PAVAC President Ralf Edinger (left) and associate Doug LaPointe inspect a vacuum chamber the company is manufacturing for an electron beam welder. Image: Ralf Edinger

The opportunity to develop forward-leaning accelerator know-how for a major science project trumped happy weather. Edinger recognised that developing SRF was beneficial, not only for physics programmes, but for positioning PAVAC at the cutting edge of technology.

In the early days of PAVAC, the company made its mark on electron beam systems by manufacturing electron beam welding (EBW) machines.
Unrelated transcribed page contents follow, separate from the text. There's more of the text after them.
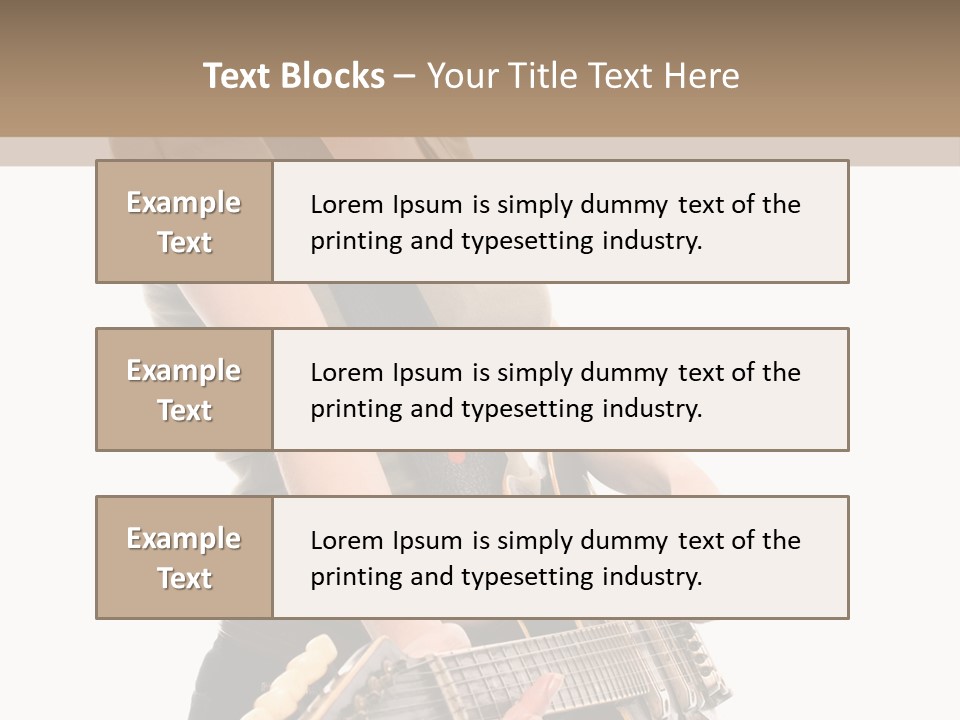 Text Blocks – Your Title Text Here

Example Text

Lorem Ipsum is simply dummy text of the printing and typesetting industry.

Example Text

Lorem Ipsum is simply dummy text of the printing and typesetting industry.

Example Text

Lorem Ipsum is simply dummy text of the printing and typesetting industry.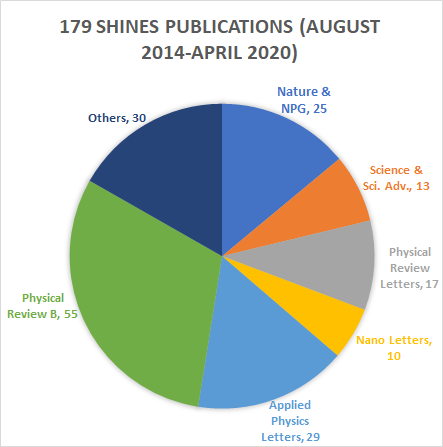 179 SHINES PUBLICATIONS (AUGUST 2014-APRIL 2020)

Nature & NPG, 25

Science & Sci. Adv., 13

Physical Review Letters, 17

Nano Letters, 10

Applied Physics Letters, 29

Physical Review B, 55

Others, 30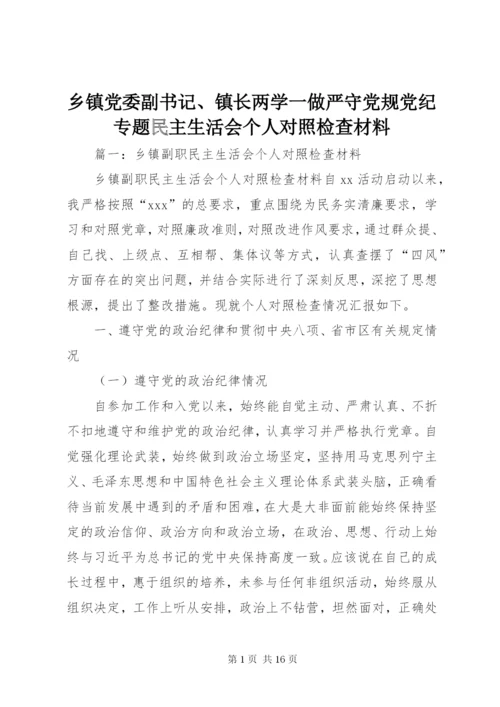 乡镇党委副书记、镇长两学一做严守党规党纪专题民主生活会个人对照检查材料

篇一：乡镇副职民主生活会个人对照检查材料

乡镇副职民主生活会个人对照检查材料自 xx 活动启动以来，我严格按照“xxx”的总要求，重点围绕为民务实清廉要求，学习和对照党章，对照廉政准则，对照改进作风要求，通过群众提、自己找、上级点、互相帮、集体议等方式，认真查摆了“四风”方面存在的突出问题，并结合实际进行了深刻反思，深挖了思想根源，提出了整改措施。现就个人对照检查情况汇报如下。

一、遵守党的政治纪律和贯彻中央八项、省市区有关规定情况

（一）遵守党的政治纪律情况

自参加工作和入党以来，始终能自觉主动、严肃认真、不折不扣地遵守和维护党的政治纪律，认真学习并严格执行党章。自觉强化理论武装，始终做到政治立场坚定，坚持用马克思列宁主义、毛泽东思想和中国特色社会主义理论体系武装头脑，正确看待当前发展中遇到的矛盾和困难，在大是大非面前能始终保持坚定的政治信仰、政治方向和政治立场，在政治、思想、行动上始终与习近平为总书记的党中央保持高度一致。应该说在自己的成长过程中，惠于组织的培养，未参与任何非组织活动，始终服从组织决定，工作上听从安排，政治上不钻营，坦然面对，正确处

第 1 页 共 16 页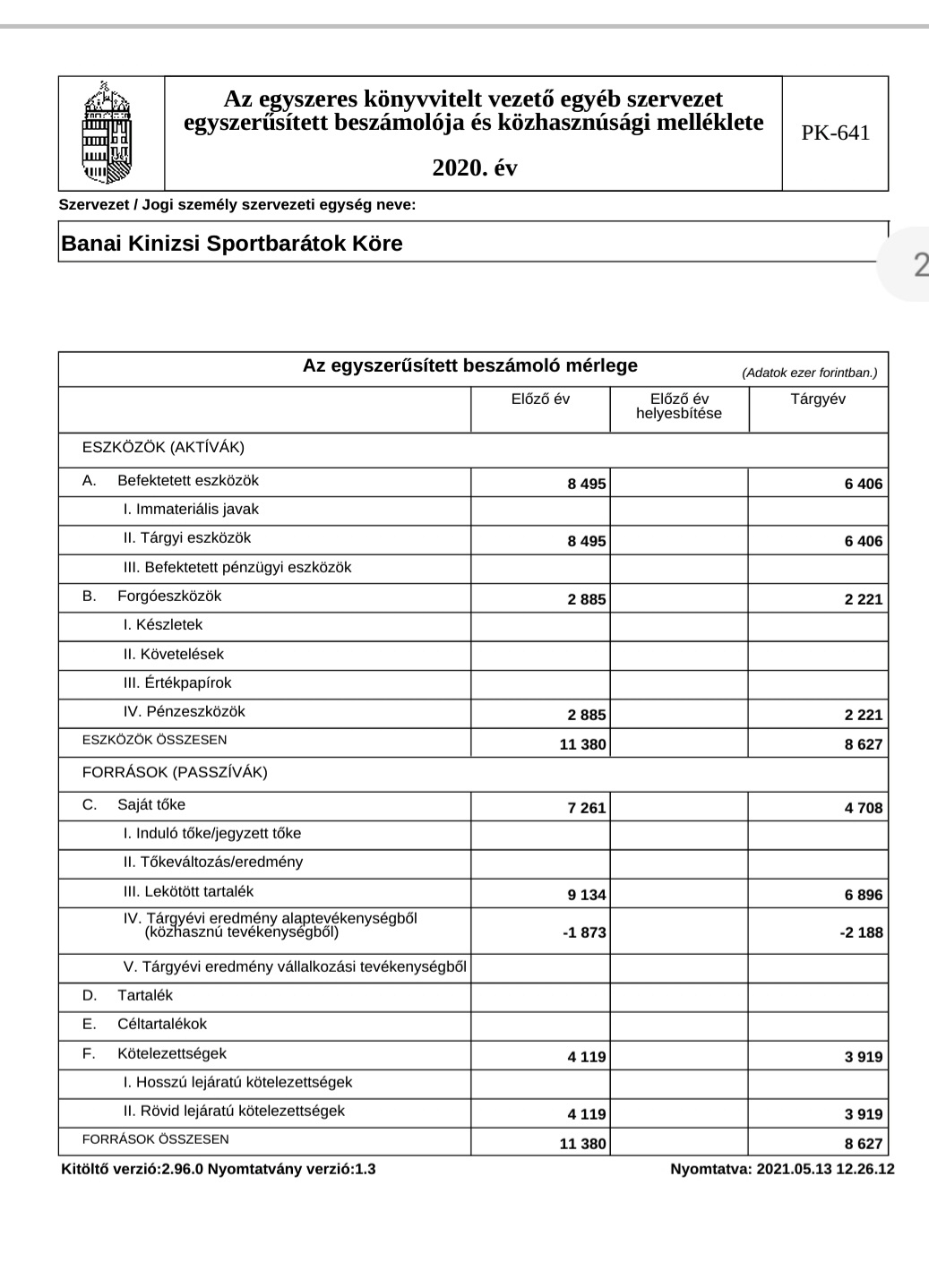 Az egyszeres könyvvitelt vezető egyéb szervezet egyszerűsített beszámolója és közhasznúsági melléklete

2020. év

PK-641

Szervezet / Jogi személy szervezeti egység neve:

Banai Kinizsi Sportbarátok Köre

2

Az egyszerűsített beszámoló mérlege (Adatok ezer forintban.)

| | Előző év | Előző év helyesbítése | Tárgyév |
|---|---|---|---|
| ESZKÖZÖK (AKTÍVÁK) | | | |
| A. Befektetett eszközök | 8 495 | | 6 406 |
| I. Immateriális javak | | | |
| II. Tárgyi eszközök | 8 495 | | 6 406 |
| III. Befektetett pénzügyi eszközök | | | |
| B. Forgóeszközök | 2 885 | | 2 221 |
| I. Készletek | | | |
| II. Követelések | | | |
| III. Értékpapírok | | | |
| IV. Pénzeszközök | 2 885 | | 2 221 |
| ESZKÖZÖK ÖSSZESEN | 11 380 | | 8 627 |
| FORRÁSOK (PASSZÍVÁK) | | | |
| C. Saját tőke | 7 261 | | 4 708 |
| I. Induló tőke/jegyzett tőke | | | |
| II. Tőkeváltozás/eredmény | | | |
| III. Lekötött tartalék | 9 134 | | 6 896 |
| IV. Tárgyévi eredmény alaptevékenységből (közhasznú tevékenységből) | -1 873 | | -2 188 |
| V. Tárgyévi eredmény vállalkozási tevékenységből | | | |
| D. Tartalék | | | |
| E. Céltartalékok | | | |
| F. Kötelezettségek | 4 119 | | 3 919 |
| I. Hosszú lejáratú kötelezettségek | | | |
| II. Rövid lejáratú kötelezettségek | 4 119 | | 3 919 |
| FORRÁSOK ÖSSZESEN | 11 380 | | 8 627 |

Kitöltő verzió:2.96.0 Nyomtatvány verzió:1.3

Nyomtatva: 2021.05.13 12.26.12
Selling machines continues to bring in the greatest portion of its revenue.

Then in 2004, TRIUMF laboratory in Vancouver, Canada, approached PAVAC to develop SRF cavity prototypes for a project called ISAC 2. SRF looked to be a viable market, but as the company was looking to expand beyond the Canadian border, it seemed that expansion through SRF was a goal without an application.

“The problem was, we had a target, but no purpose,” Edinger said.

In 2008, Fermilab’s Mark Champion recruited PAVAC in his search for potential North American cavity vendors for the ILC.

“The work on the ILC, having to achieve milestones, gave us a purpose,” Edinger said. “You don’t get rich developing cavities, but it’s a very good way to drive your technology. That’s the key element.”

About that time the International Atomic Energy Agency began pushing for cutting-edge ways to clean up greenhouse house gas emissions. Edinger participated in an IAEA working group to develop beam sources to deliver high power to gas treatment processes.

“If all this technology is developing with ILC-type RF accelerators, can’t that knowledge base be used to develop a new accelerator that we can then introduce into industrial facilities?” Edinger said.

Last month PAVAC and Fermilab entered into a US Department of Energy Work for Others agreement in which Fermilab lends to PAVAC its accelerator-based capabilities, enabling the company to develop a gas treatment system. In the longer term, PAVAC could be a resident at the future Illinois Accelerator Research Center, perhaps building a prototype electron beam flue gas treatment plant in Saskatchewan, Canada.

“So from the work on cavities, we’re branching out into other areas,” Champion said. “It’s a great example of accelerator applications.”

Though the move to the Chicago suburb will provide little respite from Richmond’s rain, it’s a good fit for PAVAC. The area has an established machine-making and tool-building infrastructure. Machine part wholesalers are right around the corner. Subassembly manufacturing is increasingly drawn to the city.

The move also positions the company to work closely with and provide electron beam welding for Argonne National Laboratory, also outside Chicago, and Michigan State University in nearby Lansing.

Beyond America, the company has a contract to sell an EBW machine to the RRCAT laboratory in Indor, India.

“Ralf became better known in the community,” Champion said. “Many things have come from PAVAC’s work with SRF. But it was the ILC programme that really stimulated it and enabled this.”

The company has also continued developing methods to ablate materials with electron beams, vapourising metals and then depositing the vapour on various surfaces.

“There is a need for a lot of cool technologies that really drive the future and SRF is probably one way of doing that,” Edinger said. “It might not be SRF as we do it today, but if you push this envelope further, maybe you come up with something out of it.” And that something may very likely be as good for business as it is for science applications.